董卓の一族とする説もあるが、これは今回は無視する。
楊奉はもとは河東の白波賊であるが、
李傕に仕えたあとこれに離反し、献帝の東遷に従った。


献帝が華陰から陝へと進む最中に味方に引き入れたのが
白波賊と匈奴である。
匈奴は右賢王(左賢王という説も)の去卑が援軍となった。
この195年、正確な時期は不明だが、
匈奴単于於夫羅が死去し、弟の呼廚泉が継ぐ事態となる。
その匈奴の本拠地は河東の北部の平陽のあたりだったようだが
匈奴全体が献帝を支援していたのか
右賢王の去卑だけが支援していたのかはよく分からない。


白波賊はいいとして、河東太守の王邑に触れねばならない。
後漢書董卓伝によれば、献帝が安邑県に至ったとき、
王邑は「奉獻綿帛」し、列侯に封じられた。
おそらくこの時に鎮北将軍に任命された。
王邑は北地郡涇陽県の人で、
たとえば李傕は北地郡「泥陽」県の人であり、
両者がどのような関係であったかは不明だが
おそらく董卓~李傕政権により任命された太守だろうか。

提示資料:
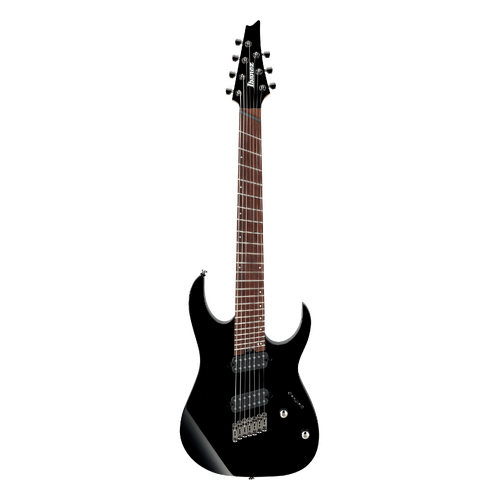Ibanez RGMS7 BK Black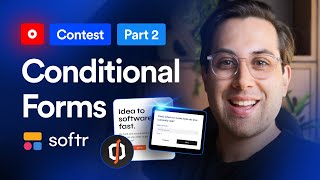 No Code Tutorial Softr Conditional Forms (Contest) Part 2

課題項目: 献帝の東遷と河東の勢力について述べた文章を、最後の一文のあとから書き継ぐこと。

解答:
王邑は206年まで河東太守を務めた。


王邑が長らく河東にあって、
白波賊や匈奴とどう折り合いをつけていたのか
これはいつか考察せねばならない。


また、協力者としては河内太守の張楊がいる。
献帝黄河を渡り、安邑に至る前、
張楊が数千人を派遣して糧米を届けている。


つまりこの「安邑政権」を支えたのは


①董承および朝臣
②もと白波賊の楊奉
③白波賊の李樂、韓暹、胡才
匈奴右賢王の去卑
⑤河東太守の王邑
⑥河内太守の張楊


の6つの勢力である。


この政権は6か月に渡り成立したが
その序盤にひとつの内紛が起きている。


後漢書献帝紀によれば
196年2月に韓暹が董承を攻撃したという。
その顛末は不明。
だが、資治通鑑によれば
董承は野王県に逃げたという。
張楊の根拠地である。


さて、ここから本題である。
以上の情勢を踏まえて、もう一度下記の記述と謎を考える。


「衞將軍の董承と袁術配下の將の萇奴が険阻な地を盾にして曹洪の進軍を阻んだ」

・なぜ董承は曹洪を拒絶したのか
・険阻な地とはどこか
・董承と袁術配下は協力関係にあったのか
・萇奴とはいったい何者なのか


この4つの謎にとどまらない、更なる謎が噴出している。


武帝紀によれば、1月に陳国を攻撃し、
2月に黄巾賊を攻撃。
曹洪の派遣はその間に記述されている。
しかしその頃、献帝は安邑におり、
諸勢力に取り囲まれている状況である。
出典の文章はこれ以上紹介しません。